*What you should do:*
Please reproduce everything in the rsync backup post from "Anyway, I used" down to "with an error.", word for word.

*Passage for review:*
Anyway, I used to be backing up an 80gb internal IDE drive to a second one, but now I have a 160gb drive in an external enclosure, so now I’m backing up both internals to the external via Firewire. The problem that can arise with an external hard drive (as I discovered the first time I tried this) is that if for some reason it is not mounted (power is off, cable is disconnected, firewire module is throwing a fit), just running rsync will copy the entire drive onto itself in a folder where the mount should be. At least until it’s completely full and the system dies. Which is what happened to me. So I wrote a Bash script to check if the drive is mounted, attempt to mount it if it’s not, and then either run rsync to backup or exit with an error.
#!/bin/bash
BACKUPHD='/external'
EXCLUDE='/home/michael/rsync.exclude'
backup() {
echo -e "Running rsync to backup to $BACKUPHD\n"
rsync -ac --delete --exclude-from=$EXCLUDE / $BACKUPHD
}
if grep $BACKUPHD /etc/mtab
then
backup
exit 0
else
echo "Backup drive not mounted! Attempting to mount... "
if mount $BACKUPHD
then
echo -e "Success!\n"
backup
exit 0
else
echo -e "Failed!\n"
exit 1
fi
fi
exit 0
And the crontab for every Sunday at 3am:
# Backup
0 3 * * 0 /home/michael/sysutils/backup.sh
Tags: linux
This was a great example … I didn’t realize checking for mount would be so easy…. seeing the script flow also was educational.
Thanks.
Looks good, will definitely use it :]
Hi
Great script. I use this to backup to an external USB drive.
Problem is that if I disconnet the usb drive, the script does “not work”.. but thats okey.. What I have tried figuring out is how can I check if the disk /dev/disk/by-id/somethinglonghere is connected or not connected – before I run this script ?
Hi Stig, glad to hear this was of use to you. If your system auto-mounts the drive — I think most modern Linux distributions do — this script already checks to see whether it is mounted before it runs the backup and, if not, it lets you know the drive isn’t there.
If for some reason your system doesn’t mount the drive as soon as you plug it in, perhaps this post might set you in the right direction:
http://themikecam.com/blog/2005/07/14/assign_permanent_device_name_to_removabl/
It’s quite old, however, so I’m not sure whether that’s still a good solution.
Forgot to mention that I myself have moved towards more configurable/featureful GUI-based solutions, such as Unison and now Time Drive and Back in Time, though none of them seems to do as good a job of supporting removable media as I would like. Really, all I want is a scheduled, automatic backup which is fast, accurate, will just prompt me when it wants me to plug in my media instead of failing, and generally is as painless as possible.

*The data:*
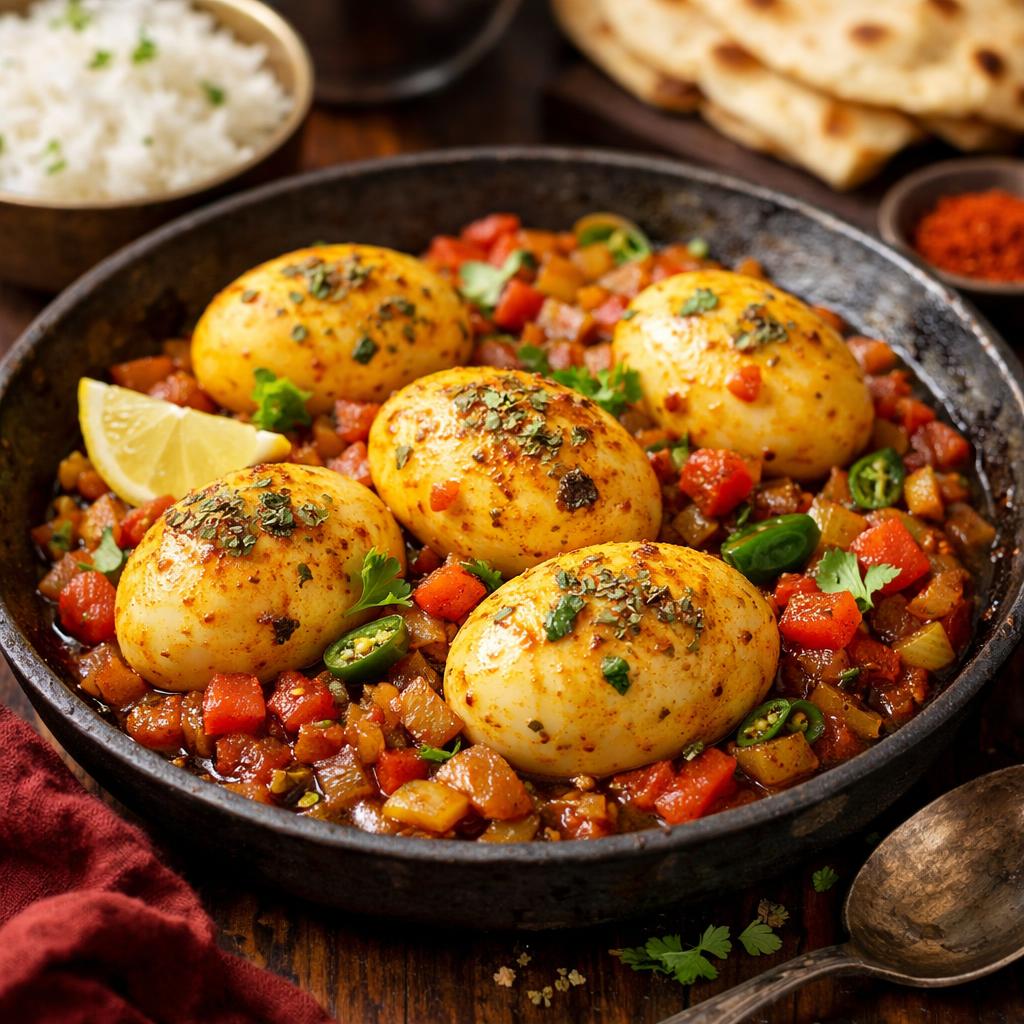 Indian Spiced Masala Eggs with Onion, Tomato & Oregano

*Expected output:*
Anyway, I used to be backing up an 80gb internal IDE drive to a second one, but now I have a 160gb drive in an external enclosure, so now I’m backing up both internals to the external via Firewire. The problem that can arise with an external hard drive (as I discovered the first time I tried this) is that if for some reason it is not mounted (power is off, cable is disconnected, firewire module is throwing a fit), just running rsync will copy the entire drive onto itself in a folder where the mount should be. At least until it’s completely full and the system dies. Which is what happened to me. So I wrote a Bash script to check if the drive is mounted, attempt to mount it if it’s not, and then either run rsync to backup or exit with an error.